## Text section
Jesus already knew the frailty of Peter’s heart in this area for when he denied Jesus on that fateful night, Jesus Himself turned and looked Peter directly in the face as if to acknowledge what He foretold (Luke 22:60-61).  At the same time, Jesus also knows how Peter “wept bitterly” when he realized what he had done (Luke 22:62).

With Jesus turning to him once again, Peter speaks confidently of his love for Christ.

Hearing his answer, Jesus instructs him to follow through that spoken devotion from his lips with action from his heart.  He said, “Feed my lambs.”  Using a shepherd/sheep metaphor is something that is not strange for Jesus to use.  He would often refer to His people as sheep or lambs whilst pointing to Himself as the Shepherd (see John 10:1-15).

For reference purposes, we know that the shepherd is the primary caregiver herdsman of the sheep.  The sheep are totally dependent upon the shepherd.  Without the shepherd’s watching, leading, guiding, and providing nature, the sheep would be unkempt, wild, lost, helpless against predators, and unable to fully provide for their own care (compare Matthew 9:36).  Shepherds not only take care of the flock, but they make sure they are fed.  The feeding that Jesus is concerned about regarding what His people will be receiving has nothing to do with bread and butter, but the Word of God (compare Matthew 4:4).

## Extracted information
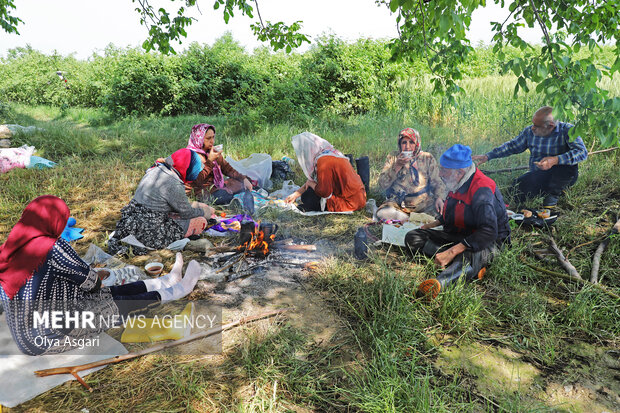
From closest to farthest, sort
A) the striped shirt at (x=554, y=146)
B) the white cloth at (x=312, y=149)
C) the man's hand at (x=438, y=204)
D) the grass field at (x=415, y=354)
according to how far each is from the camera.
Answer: the grass field at (x=415, y=354) → the man's hand at (x=438, y=204) → the striped shirt at (x=554, y=146) → the white cloth at (x=312, y=149)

## The request
Copy the text about Jesus and Peter word for word, from "Hearing his answer, Jesus" up to and including "(see John 10:1-15).".

## Completed task
Hearing his answer, Jesus instructs him to follow through that spoken devotion from his lips with action from his heart.  He said, “Feed my lambs.”  Using a shepherd/sheep metaphor is something that is not strange for Jesus to use.  He would often refer to His people as sheep or lambs whilst pointing to Himself as the Shepherd (see John 10:1-15).